Exercise inputs:
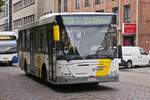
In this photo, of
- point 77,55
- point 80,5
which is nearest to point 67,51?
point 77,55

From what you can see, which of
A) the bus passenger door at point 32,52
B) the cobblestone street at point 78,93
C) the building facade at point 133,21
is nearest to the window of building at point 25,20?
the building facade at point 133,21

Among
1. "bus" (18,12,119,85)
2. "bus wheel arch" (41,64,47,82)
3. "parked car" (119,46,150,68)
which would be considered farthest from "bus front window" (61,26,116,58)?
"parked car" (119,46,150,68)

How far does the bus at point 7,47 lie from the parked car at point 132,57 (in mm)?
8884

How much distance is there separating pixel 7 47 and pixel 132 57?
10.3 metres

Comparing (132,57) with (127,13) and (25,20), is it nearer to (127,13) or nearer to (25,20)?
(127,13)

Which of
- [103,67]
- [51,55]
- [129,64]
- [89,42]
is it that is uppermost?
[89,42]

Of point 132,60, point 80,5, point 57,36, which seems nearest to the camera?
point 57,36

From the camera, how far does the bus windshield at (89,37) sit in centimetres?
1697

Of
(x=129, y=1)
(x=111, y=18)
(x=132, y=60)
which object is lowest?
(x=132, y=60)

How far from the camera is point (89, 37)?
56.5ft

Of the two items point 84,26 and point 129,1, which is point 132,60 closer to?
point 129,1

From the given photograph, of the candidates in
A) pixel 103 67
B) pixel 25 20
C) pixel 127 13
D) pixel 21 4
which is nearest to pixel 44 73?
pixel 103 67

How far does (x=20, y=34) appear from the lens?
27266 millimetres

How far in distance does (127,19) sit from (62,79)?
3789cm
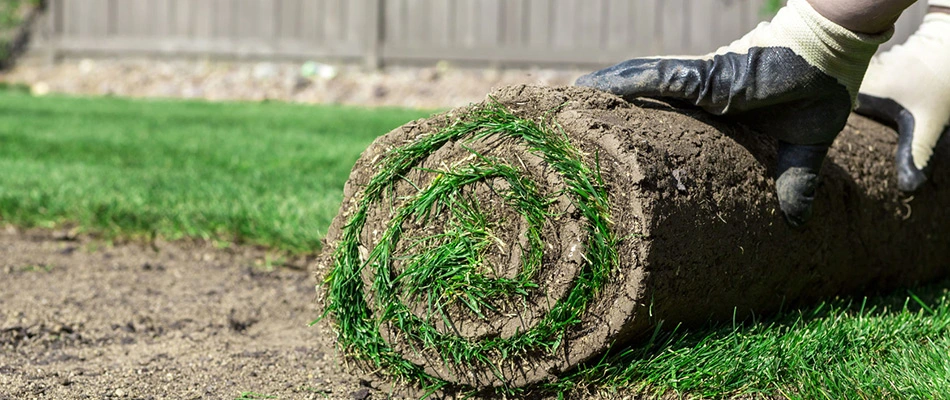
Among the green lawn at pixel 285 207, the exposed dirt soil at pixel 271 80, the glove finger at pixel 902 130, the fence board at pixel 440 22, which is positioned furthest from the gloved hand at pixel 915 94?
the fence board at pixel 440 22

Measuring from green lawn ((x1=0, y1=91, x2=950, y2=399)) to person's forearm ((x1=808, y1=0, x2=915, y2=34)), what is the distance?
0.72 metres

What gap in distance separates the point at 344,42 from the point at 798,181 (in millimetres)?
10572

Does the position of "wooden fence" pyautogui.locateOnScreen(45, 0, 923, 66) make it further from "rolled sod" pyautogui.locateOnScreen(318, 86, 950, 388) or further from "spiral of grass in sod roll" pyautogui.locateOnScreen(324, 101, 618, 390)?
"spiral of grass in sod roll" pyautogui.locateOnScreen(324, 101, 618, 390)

---

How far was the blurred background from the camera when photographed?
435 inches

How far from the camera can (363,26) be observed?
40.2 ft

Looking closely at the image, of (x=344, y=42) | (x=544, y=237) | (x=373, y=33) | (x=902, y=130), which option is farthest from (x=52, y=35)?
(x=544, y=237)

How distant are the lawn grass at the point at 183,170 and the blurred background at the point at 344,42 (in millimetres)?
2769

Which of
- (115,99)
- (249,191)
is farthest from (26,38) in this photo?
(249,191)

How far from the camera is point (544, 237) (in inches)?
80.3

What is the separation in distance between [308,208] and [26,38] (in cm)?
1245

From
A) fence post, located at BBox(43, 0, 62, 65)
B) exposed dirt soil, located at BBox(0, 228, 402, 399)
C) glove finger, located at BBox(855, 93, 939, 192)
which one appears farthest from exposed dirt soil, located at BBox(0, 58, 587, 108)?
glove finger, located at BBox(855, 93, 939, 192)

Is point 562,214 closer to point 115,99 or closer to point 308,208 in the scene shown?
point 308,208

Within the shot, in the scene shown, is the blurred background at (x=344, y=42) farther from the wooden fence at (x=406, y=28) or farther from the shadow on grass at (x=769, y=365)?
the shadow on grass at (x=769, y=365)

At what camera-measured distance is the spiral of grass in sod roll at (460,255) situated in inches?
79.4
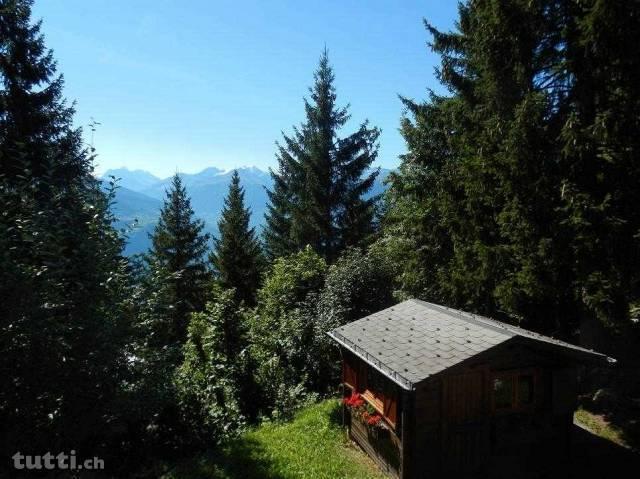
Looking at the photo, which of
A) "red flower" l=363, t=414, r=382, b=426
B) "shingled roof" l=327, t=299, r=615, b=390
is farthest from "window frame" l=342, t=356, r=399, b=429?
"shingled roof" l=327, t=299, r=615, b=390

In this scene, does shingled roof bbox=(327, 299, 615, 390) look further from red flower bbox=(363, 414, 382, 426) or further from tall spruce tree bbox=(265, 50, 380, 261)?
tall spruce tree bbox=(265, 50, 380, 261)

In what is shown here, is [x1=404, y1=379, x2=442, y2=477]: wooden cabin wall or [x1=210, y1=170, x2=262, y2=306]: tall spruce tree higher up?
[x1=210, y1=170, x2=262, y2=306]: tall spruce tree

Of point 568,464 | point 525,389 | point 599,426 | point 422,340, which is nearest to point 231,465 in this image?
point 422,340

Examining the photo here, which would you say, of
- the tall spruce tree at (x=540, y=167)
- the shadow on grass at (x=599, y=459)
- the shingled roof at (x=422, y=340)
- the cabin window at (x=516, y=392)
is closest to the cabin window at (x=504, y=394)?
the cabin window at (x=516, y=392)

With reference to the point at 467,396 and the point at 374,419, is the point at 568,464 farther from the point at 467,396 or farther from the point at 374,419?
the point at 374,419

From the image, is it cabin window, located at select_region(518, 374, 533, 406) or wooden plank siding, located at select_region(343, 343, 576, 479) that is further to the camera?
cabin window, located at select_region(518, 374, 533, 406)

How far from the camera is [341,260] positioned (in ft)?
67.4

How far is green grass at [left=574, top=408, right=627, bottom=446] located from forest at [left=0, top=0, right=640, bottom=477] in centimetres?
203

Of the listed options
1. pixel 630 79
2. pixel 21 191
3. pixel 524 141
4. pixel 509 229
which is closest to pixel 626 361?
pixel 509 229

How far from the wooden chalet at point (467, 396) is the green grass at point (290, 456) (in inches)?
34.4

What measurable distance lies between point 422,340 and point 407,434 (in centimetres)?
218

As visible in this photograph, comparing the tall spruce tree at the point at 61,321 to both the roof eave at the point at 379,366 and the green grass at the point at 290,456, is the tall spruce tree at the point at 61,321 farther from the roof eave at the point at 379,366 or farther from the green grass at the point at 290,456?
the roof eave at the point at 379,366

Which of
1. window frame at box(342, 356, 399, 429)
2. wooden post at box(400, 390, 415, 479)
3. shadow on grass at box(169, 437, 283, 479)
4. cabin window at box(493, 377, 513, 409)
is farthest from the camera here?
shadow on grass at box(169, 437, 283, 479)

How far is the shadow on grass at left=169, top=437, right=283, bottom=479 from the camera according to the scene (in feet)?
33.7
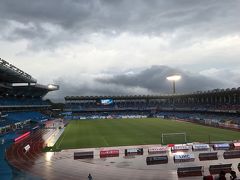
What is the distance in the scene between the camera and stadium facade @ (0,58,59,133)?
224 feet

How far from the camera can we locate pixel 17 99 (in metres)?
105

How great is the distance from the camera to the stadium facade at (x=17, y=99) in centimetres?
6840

Task details: Count the lines in the material above that contain the string "glove", and reply with the number alone.

Solution: 3